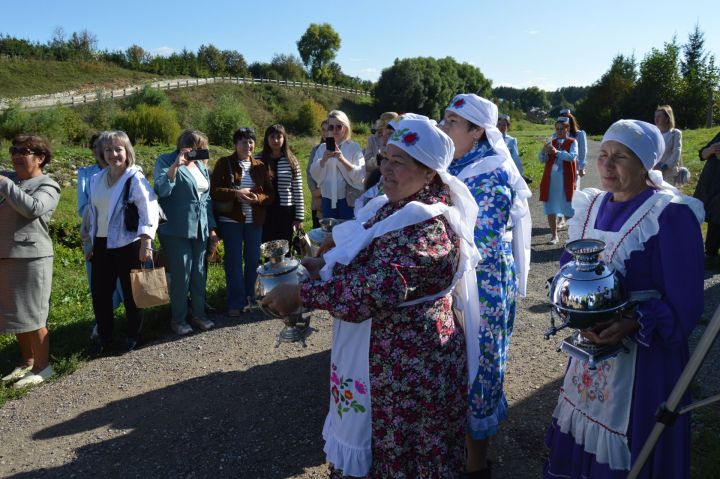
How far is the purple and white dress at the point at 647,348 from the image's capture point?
2.30 meters

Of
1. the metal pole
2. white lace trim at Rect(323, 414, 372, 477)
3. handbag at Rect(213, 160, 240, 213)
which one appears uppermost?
handbag at Rect(213, 160, 240, 213)

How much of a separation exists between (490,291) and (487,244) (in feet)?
0.90

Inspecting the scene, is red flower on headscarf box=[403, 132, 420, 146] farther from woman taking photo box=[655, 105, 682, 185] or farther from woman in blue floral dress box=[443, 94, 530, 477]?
woman taking photo box=[655, 105, 682, 185]

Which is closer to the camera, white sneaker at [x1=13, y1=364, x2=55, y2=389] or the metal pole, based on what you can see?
the metal pole

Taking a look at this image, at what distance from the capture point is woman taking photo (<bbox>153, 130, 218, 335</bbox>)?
18.5ft

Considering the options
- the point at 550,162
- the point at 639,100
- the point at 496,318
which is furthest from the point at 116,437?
the point at 639,100

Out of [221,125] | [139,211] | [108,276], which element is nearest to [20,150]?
[139,211]

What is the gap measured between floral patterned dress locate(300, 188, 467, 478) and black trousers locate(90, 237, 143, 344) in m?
3.71

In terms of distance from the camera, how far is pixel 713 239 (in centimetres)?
811

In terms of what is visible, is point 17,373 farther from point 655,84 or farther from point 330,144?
point 655,84

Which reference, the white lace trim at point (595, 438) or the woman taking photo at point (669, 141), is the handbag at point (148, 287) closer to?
the white lace trim at point (595, 438)

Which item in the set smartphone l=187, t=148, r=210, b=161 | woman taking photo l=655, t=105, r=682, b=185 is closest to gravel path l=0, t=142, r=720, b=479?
smartphone l=187, t=148, r=210, b=161

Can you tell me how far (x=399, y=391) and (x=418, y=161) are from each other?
1036 millimetres

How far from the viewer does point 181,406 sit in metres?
4.50
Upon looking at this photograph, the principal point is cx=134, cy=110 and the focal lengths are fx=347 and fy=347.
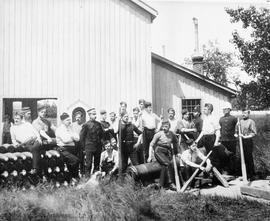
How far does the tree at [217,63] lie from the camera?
182 ft

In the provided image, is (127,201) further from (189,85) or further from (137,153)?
(189,85)

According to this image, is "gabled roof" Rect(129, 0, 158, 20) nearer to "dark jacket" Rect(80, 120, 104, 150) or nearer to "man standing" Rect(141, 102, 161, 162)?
"man standing" Rect(141, 102, 161, 162)

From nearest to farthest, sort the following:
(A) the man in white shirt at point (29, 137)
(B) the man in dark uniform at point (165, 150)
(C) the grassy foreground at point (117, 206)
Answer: (C) the grassy foreground at point (117, 206) < (A) the man in white shirt at point (29, 137) < (B) the man in dark uniform at point (165, 150)

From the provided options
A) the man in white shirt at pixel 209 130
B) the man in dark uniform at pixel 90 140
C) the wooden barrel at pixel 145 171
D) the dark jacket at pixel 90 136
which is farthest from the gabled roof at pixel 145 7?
the wooden barrel at pixel 145 171

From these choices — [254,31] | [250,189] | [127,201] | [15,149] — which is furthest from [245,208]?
[254,31]

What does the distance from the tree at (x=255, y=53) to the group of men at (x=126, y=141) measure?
4.63 m

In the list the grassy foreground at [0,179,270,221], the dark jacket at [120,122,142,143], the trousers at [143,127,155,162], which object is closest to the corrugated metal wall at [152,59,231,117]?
the trousers at [143,127,155,162]

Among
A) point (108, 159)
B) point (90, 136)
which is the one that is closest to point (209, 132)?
point (108, 159)

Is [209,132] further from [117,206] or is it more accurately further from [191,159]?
[117,206]

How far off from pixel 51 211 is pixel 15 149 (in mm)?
2710

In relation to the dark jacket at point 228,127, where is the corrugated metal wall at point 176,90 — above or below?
Answer: above

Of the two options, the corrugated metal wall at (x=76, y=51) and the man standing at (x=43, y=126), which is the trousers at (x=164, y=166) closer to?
the man standing at (x=43, y=126)

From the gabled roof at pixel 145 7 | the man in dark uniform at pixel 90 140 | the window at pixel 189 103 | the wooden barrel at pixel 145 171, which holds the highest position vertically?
the gabled roof at pixel 145 7

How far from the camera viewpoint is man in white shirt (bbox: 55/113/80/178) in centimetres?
780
--
--- Task to complete ---
Rewrite all of the items above with every "corrugated metal wall" swapped for "ribbed metal wall" and nothing else altered. Leave the pictures out of your answer.

--- Result of the task ---
How far is the purple and white dress at the point at 647,348 from the image's capture point?
2.30 meters

Of
1. the metal pole
2. white lace trim at Rect(323, 414, 372, 477)
3. handbag at Rect(213, 160, 240, 213)
which one appears uppermost?
handbag at Rect(213, 160, 240, 213)

How much of a separation exists between (490,291) and (487,244) (in feet)?
0.90

Inspecting the scene, is red flower on headscarf box=[403, 132, 420, 146] farther from woman taking photo box=[655, 105, 682, 185] or farther from woman in blue floral dress box=[443, 94, 530, 477]?
woman taking photo box=[655, 105, 682, 185]

Which is closer to the camera, white sneaker at [x1=13, y1=364, x2=55, y2=389] or the metal pole, based on what you can see?
the metal pole

Taking a look at this image, at what distance from the capture point is woman taking photo (<bbox>153, 130, 218, 335</bbox>)?
18.5ft

Considering the options
- the point at 550,162
- the point at 639,100
- the point at 496,318
which is furthest from the point at 116,437?
the point at 639,100

Out of [221,125] | [139,211] | [108,276], which element is nearest to [20,150]?
[139,211]

What is the gap measured between floral patterned dress locate(300, 188, 467, 478) and black trousers locate(90, 237, 143, 344) in m?
3.71

In terms of distance from the camera, how far is pixel 713 239 (in centimetres)?
811

In terms of what is visible, is point 17,373 farther from point 655,84 or farther from point 330,144?
point 655,84

Which reference, the white lace trim at point (595, 438) or the woman taking photo at point (669, 141), is the handbag at point (148, 287) closer to?
the white lace trim at point (595, 438)

Which item in the set smartphone l=187, t=148, r=210, b=161 | woman taking photo l=655, t=105, r=682, b=185 is closest to gravel path l=0, t=142, r=720, b=479?
smartphone l=187, t=148, r=210, b=161

Can you tell me how far (x=399, y=391) and (x=418, y=161) are from each other?
1036 millimetres

How far from the viewer does point 181,406 sit in metres?
4.50
Upon looking at this photograph, the principal point is cx=134, cy=110 and the focal lengths are fx=347 and fy=347.
How far does the tree at [217,63] lie from the camera?
182 ft

In the provided image, is (127,201) further from (189,85) or further from (137,153)?
(189,85)

According to this image, is "gabled roof" Rect(129, 0, 158, 20) nearer to "dark jacket" Rect(80, 120, 104, 150) or nearer to "man standing" Rect(141, 102, 161, 162)?
"man standing" Rect(141, 102, 161, 162)

From nearest to farthest, sort the following:
(A) the man in white shirt at point (29, 137)
(B) the man in dark uniform at point (165, 150)
(C) the grassy foreground at point (117, 206)
Answer: (C) the grassy foreground at point (117, 206) < (A) the man in white shirt at point (29, 137) < (B) the man in dark uniform at point (165, 150)

From the provided options
A) the man in white shirt at pixel 209 130
B) the man in dark uniform at pixel 90 140
C) the wooden barrel at pixel 145 171
D) the dark jacket at pixel 90 136
which is farthest from the gabled roof at pixel 145 7?
the wooden barrel at pixel 145 171

From these choices — [254,31] | [250,189] | [127,201] | [15,149] — which is furthest from [245,208]?
[254,31]

What does the distance from the tree at (x=255, y=53) to the group of men at (x=126, y=141) measure?
4.63 m

In the list the grassy foreground at [0,179,270,221], the dark jacket at [120,122,142,143], the trousers at [143,127,155,162], which object is closest to the ribbed metal wall at [152,59,231,117]?
the trousers at [143,127,155,162]

Among
A) point (108, 159)
B) point (90, 136)
which is the one that is closest to point (209, 132)?
point (108, 159)

Is [209,132] further from [117,206] or is it more accurately further from [191,159]?
[117,206]

How far off from pixel 51 211 is pixel 15 149 (in mm)?
2710

In relation to the dark jacket at point 228,127, where is the ribbed metal wall at point 176,90 — above or below?
Answer: above

Of the two options, the ribbed metal wall at (x=76, y=51) and the man standing at (x=43, y=126), which is the trousers at (x=164, y=166) closer to?
the man standing at (x=43, y=126)

From the gabled roof at pixel 145 7 | the man in dark uniform at pixel 90 140 | the window at pixel 189 103 | the wooden barrel at pixel 145 171, which holds the highest position vertically?
the gabled roof at pixel 145 7

How far from the camera viewpoint is man in white shirt (bbox: 55/113/80/178) in centimetres?
780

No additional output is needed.